My practice, based in NYC and the Hudson River Valley, is focused on sculpture and digital photography. I work primarily with found and industrial materials such as structural steel, but am currently working on several different and varied projects across my practice.

Sugar-coated
Sugar-coated is a digital photographic series that explores the spin, myth and misrepresentation in the news, social media, online content, politics, religion and society in general. This work takes existing photographic content and sugar coats and spins seemingly ugly, painful, disturbing and controversial issues, people and events.

Balance & Symbols
This work explores the tension and balance between geometric rigidity and organic fluidity, material weight and the impression of weightlessness. With traces of assemblage, much of this process involves the act of improvisation, reflecting my interest in the unpredictable nature of human and natural expression. My work also strives to create a sense that the viewer has stumbled upon an object that looks and feels untouched, and random. This element speaks to the inherent power of the found object. It’s about the chance encounter with something that is pure. There is a certain beauty in things as they occur naturally that I work to capture in my work. This work is also about the connected relationship and interdependence of objects and relationships that are inherently fragile and easily broken.

Tiny Fetish
The idea of portable art has always been incredibly appealing to me. I also think of this as travel art, something you could bring with you on a holiday. My practice has been inspired and informed by objects, often religious, or sentimental that people worship, collect or carry with them. The idea that these inanimate objects are thought to possess magical powers provides an interesting parallel to how art has been coveted historically.

Rage
Every artist has thought about how to respond to the state of politics today. The Rage Series is a body of work that expresses the angst of the moment as we look at the future state of democracy. Less conceptually, I needed to express my own feelings as well as the general mood of so many people.

Talk with the Animals
This series of work was undertaken during a residency and has been expanded on since that time. All of the materials used in the construction of this work are from non-animal products--faux fur, cast wax filet's, cast wax chicken drumsticks, pleather, synthetic rabbit foot key chains and more.

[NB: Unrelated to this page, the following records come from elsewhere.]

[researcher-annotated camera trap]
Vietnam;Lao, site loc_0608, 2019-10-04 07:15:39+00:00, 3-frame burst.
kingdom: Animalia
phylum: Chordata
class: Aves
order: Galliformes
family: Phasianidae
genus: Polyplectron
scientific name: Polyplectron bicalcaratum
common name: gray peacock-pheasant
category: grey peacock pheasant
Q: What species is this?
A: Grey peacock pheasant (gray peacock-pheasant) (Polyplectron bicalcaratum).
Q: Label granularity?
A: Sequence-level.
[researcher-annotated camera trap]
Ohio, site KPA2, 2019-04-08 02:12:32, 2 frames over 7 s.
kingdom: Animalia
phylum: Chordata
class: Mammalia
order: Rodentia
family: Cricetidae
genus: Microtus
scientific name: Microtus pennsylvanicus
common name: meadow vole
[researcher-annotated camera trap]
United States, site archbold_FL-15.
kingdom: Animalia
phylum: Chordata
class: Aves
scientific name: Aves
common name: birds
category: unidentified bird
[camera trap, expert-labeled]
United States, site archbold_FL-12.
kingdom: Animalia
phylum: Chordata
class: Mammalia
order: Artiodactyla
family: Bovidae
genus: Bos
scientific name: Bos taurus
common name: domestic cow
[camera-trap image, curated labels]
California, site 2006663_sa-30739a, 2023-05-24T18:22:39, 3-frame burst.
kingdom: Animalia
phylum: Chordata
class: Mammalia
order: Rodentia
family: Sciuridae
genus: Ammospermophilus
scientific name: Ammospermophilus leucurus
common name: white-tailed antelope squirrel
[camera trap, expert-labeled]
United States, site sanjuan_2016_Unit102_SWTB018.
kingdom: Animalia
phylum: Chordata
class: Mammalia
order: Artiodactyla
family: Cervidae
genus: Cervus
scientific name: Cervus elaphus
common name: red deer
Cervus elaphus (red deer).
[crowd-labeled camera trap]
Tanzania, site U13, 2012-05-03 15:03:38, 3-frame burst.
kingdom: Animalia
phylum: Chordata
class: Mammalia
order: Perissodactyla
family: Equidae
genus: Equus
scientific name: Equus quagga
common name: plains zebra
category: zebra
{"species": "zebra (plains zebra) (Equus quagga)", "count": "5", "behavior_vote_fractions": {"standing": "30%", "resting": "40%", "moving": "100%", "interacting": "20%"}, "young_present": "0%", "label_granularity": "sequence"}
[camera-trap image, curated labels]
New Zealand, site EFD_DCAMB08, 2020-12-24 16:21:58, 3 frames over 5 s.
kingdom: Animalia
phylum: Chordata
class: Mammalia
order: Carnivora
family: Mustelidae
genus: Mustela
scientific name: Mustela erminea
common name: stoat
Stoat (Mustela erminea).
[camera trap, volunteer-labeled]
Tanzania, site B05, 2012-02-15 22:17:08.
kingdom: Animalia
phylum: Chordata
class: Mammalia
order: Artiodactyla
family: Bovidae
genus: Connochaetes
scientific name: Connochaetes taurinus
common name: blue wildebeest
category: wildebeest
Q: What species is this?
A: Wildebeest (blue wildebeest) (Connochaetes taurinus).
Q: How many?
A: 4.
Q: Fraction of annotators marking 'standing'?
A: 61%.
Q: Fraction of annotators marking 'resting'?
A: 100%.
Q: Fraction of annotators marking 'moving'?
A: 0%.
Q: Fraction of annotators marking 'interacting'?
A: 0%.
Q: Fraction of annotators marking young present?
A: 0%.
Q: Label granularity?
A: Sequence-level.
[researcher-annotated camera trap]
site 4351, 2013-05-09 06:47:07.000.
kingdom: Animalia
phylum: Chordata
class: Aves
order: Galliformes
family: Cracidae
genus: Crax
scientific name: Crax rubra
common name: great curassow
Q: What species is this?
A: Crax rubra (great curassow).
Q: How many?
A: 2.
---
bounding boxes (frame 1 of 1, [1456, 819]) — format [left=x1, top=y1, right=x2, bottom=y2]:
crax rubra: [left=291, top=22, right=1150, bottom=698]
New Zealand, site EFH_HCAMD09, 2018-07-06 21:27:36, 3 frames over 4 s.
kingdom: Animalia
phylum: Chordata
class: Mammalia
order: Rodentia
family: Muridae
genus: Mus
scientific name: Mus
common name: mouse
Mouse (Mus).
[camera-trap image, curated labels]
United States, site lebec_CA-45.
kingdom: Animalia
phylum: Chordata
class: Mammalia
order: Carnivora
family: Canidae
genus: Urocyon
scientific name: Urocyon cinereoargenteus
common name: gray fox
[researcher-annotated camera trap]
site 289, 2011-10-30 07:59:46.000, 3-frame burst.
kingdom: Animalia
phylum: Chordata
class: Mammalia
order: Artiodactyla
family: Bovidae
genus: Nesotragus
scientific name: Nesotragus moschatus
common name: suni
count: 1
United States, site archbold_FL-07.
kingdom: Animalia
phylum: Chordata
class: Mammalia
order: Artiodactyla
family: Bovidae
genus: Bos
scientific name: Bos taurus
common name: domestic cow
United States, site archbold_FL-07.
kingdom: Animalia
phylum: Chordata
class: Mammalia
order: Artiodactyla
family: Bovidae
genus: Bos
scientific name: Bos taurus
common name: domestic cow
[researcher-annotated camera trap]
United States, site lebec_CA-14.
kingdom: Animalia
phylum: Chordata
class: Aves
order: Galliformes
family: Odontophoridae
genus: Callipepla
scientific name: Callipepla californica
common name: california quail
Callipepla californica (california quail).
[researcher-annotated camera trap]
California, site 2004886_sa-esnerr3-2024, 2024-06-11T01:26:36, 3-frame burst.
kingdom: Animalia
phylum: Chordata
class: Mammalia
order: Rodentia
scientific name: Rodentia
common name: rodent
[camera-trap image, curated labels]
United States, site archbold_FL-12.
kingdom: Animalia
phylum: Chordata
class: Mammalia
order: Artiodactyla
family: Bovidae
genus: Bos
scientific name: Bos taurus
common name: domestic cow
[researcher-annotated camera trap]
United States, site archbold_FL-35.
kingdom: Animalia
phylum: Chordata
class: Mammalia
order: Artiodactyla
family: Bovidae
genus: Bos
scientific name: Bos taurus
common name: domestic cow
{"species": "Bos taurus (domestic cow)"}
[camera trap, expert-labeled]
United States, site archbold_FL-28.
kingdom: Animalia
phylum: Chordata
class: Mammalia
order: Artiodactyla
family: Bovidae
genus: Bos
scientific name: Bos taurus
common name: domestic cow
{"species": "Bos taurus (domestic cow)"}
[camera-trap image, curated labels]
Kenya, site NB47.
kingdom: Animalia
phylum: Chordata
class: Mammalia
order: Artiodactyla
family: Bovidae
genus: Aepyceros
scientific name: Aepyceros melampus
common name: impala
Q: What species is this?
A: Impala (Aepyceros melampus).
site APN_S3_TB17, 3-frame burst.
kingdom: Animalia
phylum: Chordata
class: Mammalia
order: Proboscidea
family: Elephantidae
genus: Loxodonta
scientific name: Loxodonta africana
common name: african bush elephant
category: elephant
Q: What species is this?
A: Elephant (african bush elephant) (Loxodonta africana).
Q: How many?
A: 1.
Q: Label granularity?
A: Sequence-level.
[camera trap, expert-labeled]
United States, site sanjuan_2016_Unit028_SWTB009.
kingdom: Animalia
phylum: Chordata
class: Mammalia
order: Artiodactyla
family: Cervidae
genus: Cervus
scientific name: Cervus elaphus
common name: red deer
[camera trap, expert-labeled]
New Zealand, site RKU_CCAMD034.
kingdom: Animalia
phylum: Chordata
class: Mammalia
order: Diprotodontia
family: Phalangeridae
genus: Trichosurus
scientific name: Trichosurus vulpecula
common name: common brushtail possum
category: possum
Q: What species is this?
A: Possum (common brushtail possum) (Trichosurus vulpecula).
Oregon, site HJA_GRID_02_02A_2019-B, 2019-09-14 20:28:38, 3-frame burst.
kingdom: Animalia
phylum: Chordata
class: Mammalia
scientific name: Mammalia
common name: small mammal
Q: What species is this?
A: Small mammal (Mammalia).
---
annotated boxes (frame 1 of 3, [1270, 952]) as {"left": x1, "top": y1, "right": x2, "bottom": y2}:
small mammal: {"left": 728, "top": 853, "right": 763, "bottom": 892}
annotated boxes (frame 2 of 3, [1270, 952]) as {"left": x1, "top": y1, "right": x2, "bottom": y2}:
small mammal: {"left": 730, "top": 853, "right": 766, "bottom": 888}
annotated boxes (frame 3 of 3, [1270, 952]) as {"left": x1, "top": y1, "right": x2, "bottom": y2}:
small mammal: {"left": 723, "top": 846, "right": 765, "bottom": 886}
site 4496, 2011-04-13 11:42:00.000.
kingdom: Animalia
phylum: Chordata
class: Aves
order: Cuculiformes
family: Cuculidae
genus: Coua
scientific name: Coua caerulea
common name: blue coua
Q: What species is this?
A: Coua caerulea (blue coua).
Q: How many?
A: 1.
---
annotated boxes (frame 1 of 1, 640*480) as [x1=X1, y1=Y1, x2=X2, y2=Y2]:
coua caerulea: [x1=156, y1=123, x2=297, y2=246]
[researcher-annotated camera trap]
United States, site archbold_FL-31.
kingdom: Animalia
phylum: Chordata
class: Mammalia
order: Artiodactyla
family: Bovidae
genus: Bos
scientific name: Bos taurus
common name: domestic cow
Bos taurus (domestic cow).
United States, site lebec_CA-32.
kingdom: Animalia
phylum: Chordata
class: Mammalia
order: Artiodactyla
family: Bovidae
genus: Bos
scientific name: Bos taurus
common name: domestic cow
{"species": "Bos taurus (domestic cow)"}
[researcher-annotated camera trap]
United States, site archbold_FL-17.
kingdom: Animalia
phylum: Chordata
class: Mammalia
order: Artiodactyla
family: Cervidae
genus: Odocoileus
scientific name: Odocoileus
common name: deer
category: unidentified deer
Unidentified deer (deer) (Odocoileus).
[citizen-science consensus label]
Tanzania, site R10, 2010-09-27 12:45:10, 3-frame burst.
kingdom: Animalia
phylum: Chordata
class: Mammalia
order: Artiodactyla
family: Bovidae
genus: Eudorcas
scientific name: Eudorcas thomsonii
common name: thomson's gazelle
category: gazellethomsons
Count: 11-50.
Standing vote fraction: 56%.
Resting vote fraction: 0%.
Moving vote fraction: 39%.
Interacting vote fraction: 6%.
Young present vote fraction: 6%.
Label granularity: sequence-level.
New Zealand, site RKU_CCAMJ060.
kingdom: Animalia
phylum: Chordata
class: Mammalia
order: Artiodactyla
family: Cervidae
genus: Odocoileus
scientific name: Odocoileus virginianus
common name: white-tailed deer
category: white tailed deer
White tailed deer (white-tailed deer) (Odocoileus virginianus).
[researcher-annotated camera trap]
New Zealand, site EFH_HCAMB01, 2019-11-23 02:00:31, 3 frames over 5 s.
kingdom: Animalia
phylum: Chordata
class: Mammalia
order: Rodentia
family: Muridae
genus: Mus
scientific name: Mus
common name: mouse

In this work I sought a voice and construct that addresses the complex issues around our relationship with animals in the context of factory farming and commerce. This work is intended to be approachable and entertaining, but at the same time to raise some disturbing issues, which is part of the allure. There is a definite darkness at play, in some cases more overt and in others buried beneath a pretty veneer. The work is intended to engender a dialogue and bring about awareness that these creatures are sentient beings and our decisions and behavior have consequences for them, for human health and for the environment.

Found
Much like my Balance & Symbols work, This body of work leverages the found object in its pure state and recasts the object. The found object is about the chance encounter with something that is pure and inherently interesting. There is a certain beauty in things as they occur that I work to capture in my practice.